» **Task brief**:
Can you write out all the lines word for word, with no pictures?

» **Information given**:

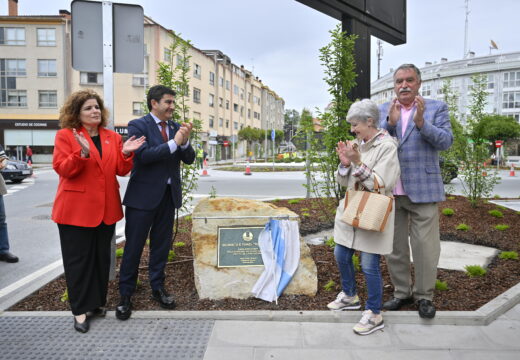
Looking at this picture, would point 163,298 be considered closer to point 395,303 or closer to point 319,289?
point 319,289

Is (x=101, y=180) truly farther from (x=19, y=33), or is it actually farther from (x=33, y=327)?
(x=19, y=33)

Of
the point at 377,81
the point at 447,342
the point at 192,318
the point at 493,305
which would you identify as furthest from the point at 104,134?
the point at 377,81

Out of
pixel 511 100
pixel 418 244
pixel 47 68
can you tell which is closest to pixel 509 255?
pixel 418 244

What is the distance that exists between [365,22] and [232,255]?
311cm

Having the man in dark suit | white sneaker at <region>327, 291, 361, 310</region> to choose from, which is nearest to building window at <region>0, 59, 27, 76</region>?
the man in dark suit

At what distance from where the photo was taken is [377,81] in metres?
86.2

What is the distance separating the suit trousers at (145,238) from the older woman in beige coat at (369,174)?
1580 millimetres

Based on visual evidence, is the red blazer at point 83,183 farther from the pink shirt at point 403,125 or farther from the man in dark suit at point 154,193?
the pink shirt at point 403,125

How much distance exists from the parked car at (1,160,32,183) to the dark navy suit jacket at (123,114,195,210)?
1600 cm

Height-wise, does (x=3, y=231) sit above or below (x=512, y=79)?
below

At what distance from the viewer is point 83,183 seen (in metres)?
3.33

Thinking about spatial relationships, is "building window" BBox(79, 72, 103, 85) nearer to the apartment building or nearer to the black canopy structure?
the apartment building

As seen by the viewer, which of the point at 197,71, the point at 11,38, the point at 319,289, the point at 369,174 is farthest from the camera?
the point at 197,71

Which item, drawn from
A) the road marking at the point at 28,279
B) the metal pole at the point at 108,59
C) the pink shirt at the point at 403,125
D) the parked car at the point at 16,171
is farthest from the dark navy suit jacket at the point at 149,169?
the parked car at the point at 16,171
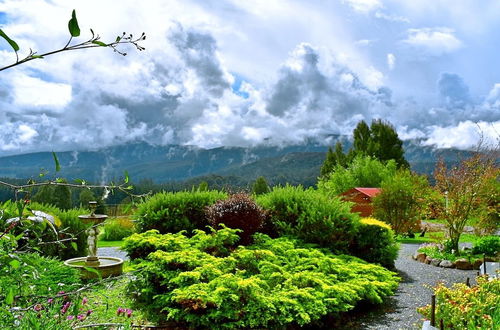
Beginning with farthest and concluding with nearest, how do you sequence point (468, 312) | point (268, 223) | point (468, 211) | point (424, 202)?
point (424, 202) < point (468, 211) < point (268, 223) < point (468, 312)

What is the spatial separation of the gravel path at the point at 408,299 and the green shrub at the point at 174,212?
446cm

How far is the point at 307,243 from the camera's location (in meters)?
9.88

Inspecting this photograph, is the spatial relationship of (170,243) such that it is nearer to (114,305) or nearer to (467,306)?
(114,305)

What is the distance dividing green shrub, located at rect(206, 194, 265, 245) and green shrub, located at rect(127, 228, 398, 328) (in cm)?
69

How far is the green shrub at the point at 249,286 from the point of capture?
572 cm

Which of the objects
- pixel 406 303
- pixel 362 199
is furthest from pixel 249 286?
pixel 362 199

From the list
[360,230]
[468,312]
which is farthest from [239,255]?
[360,230]

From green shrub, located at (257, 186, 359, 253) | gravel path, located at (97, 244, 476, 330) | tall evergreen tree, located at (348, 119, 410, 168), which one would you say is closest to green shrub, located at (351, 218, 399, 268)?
green shrub, located at (257, 186, 359, 253)

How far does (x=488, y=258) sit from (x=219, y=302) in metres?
9.25

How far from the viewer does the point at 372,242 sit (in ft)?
34.7

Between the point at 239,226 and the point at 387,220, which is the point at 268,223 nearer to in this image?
the point at 239,226

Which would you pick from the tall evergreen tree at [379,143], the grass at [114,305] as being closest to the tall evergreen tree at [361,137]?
the tall evergreen tree at [379,143]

» **Correct response**:
Looking at this picture, would point 163,298 be considered closer to point 395,303 or closer to point 319,289?
point 319,289

Is (x=101, y=180) truly farther from (x=19, y=33), or is it actually farther from (x=33, y=327)?
(x=19, y=33)

Of
the point at 377,81
the point at 447,342
the point at 192,318
the point at 493,305
which would you identify as furthest from the point at 104,134?
the point at 377,81

Out of
pixel 511 100
pixel 418 244
pixel 47 68
can you tell which is closest to pixel 509 255?
pixel 418 244

What is the distance that exists between [365,22] and [232,255]?
311cm

Having the man in dark suit | white sneaker at <region>327, 291, 361, 310</region> to choose from, which is nearest to building window at <region>0, 59, 27, 76</region>?
the man in dark suit

At what distance from where the photo was taken is [377,81] in metres?
86.2

What is the distance separating the suit trousers at (145,238) from the older woman in beige coat at (369,174)?
1580 millimetres

Based on visual evidence, is the red blazer at point 83,183 farther from the pink shirt at point 403,125 or farther from the man in dark suit at point 154,193?
the pink shirt at point 403,125

How much distance exists from the parked car at (1,160,32,183) to the dark navy suit jacket at (123,114,195,210)?
1600 cm

Height-wise, does (x=3, y=231) sit above or below (x=512, y=79)?
below

At what distance from the viewer is point 83,183 seen (in metres)?
3.33

Thinking about spatial relationships, is "building window" BBox(79, 72, 103, 85) nearer to the apartment building or nearer to the black canopy structure?
the apartment building

As seen by the viewer, which of the point at 197,71, the point at 11,38, the point at 319,289, the point at 369,174 is farthest from the camera?
the point at 197,71

Which item, drawn from
A) the road marking at the point at 28,279
B) the metal pole at the point at 108,59
C) the pink shirt at the point at 403,125
D) the parked car at the point at 16,171
is farthest from the dark navy suit jacket at the point at 149,169?
the parked car at the point at 16,171
Beginning with farthest and concluding with nearest, how do you sequence point (468, 312) | point (268, 223) | point (468, 211) | point (424, 202)?
point (424, 202) < point (468, 211) < point (268, 223) < point (468, 312)

What is the spatial separation of the gravel path at the point at 408,299 and the green shrub at the point at 174,212?
446cm

How far is the point at 307,243 from the camera's location (in meters)?
9.88

Inspecting this photograph, is the spatial relationship of (170,243) such that it is nearer to (114,305) or nearer to (467,306)?
(114,305)

What is the distance dividing green shrub, located at rect(206, 194, 265, 245) and green shrub, located at rect(127, 228, 398, 328) (in cm)?
69

How far is the green shrub at the point at 249,286 from the point of capture?
572 cm

Which of the objects
- pixel 406 303
- pixel 362 199
is furthest from pixel 249 286?
pixel 362 199

From the list
[360,230]
[468,312]
which is farthest from [239,255]?
[360,230]

From green shrub, located at (257, 186, 359, 253) | gravel path, located at (97, 244, 476, 330) | tall evergreen tree, located at (348, 119, 410, 168), which one would you say is closest to green shrub, located at (351, 218, 399, 268)?
green shrub, located at (257, 186, 359, 253)

How far does (x=488, y=258) sit from (x=219, y=302) in metres?
9.25

How far from the viewer does the point at 372,242 sit (in ft)?
34.7

Between the point at 239,226 and the point at 387,220, which is the point at 268,223 nearer to in this image?
the point at 239,226

Which would you pick from the tall evergreen tree at [379,143], the grass at [114,305] as being closest to the tall evergreen tree at [361,137]?
the tall evergreen tree at [379,143]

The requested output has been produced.